## [TASK PROMPT]
Answer these from the forum thread on burning Age of Empires 2:
(a) What model of CD burner does Strykker use?
(b) Which program does robbieart say works better than Adaptec Easy CD Creator?
(c) What does boaster suspect is stopping the game from being burned?

## [SOURCE EXTRACT]
▼▼▼
# Age of Empires 2 CD burn



## Strykker (Jun 23, 1999)

Has anyone successfully burned a copy of Age of Empires 2. I am using Adaptec Easy CD Creator and have a HP 8200i CD burner. I keep getting a buffer under-run error. 

Any advice would be appreciated.


----------



## robbieart (Jan 13, 2001)

Do you still get buffer under run errors when you 'burn' the image to your hard drive then burn the image to a cd? 

Personally I don't like that program. Nero works much better and alot easier. 

My 2 Cents


----------



## Strykker (Jun 23, 1999)

Yes I did try to copy it to the hard-drive before copying, and I still got the buffer under-runs. Then I installed Nero and I got the same buffer under-run error. Does it make a difference that the CD-RW and the CD-ROM are on the same IDE controller?


----------



## boaster (Dec 28, 2000)

I'm not entirely sure, but I would suspect that the game is copy protected and that you can't burn a duplicate. Most games on CD now are copy protected.


----------



## PatInAz (Nov 22, 1999)
▲▲▲
## [DATA SECTION]
▼▼▼
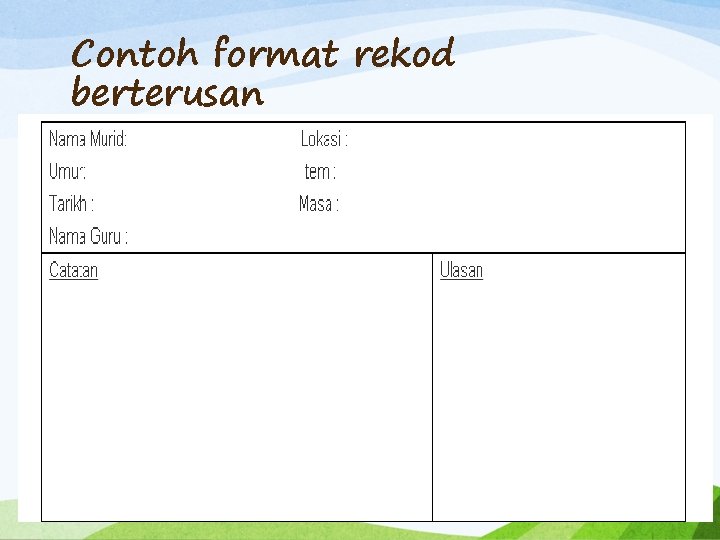 Contoh format rekod berterusan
▲▲▲
## [REPLY TO THE EXERCISE]
(a) An HP 8200i.
(b) Nero.
(c) Boaster suspects the game is copy protected, so a duplicate can't be burned.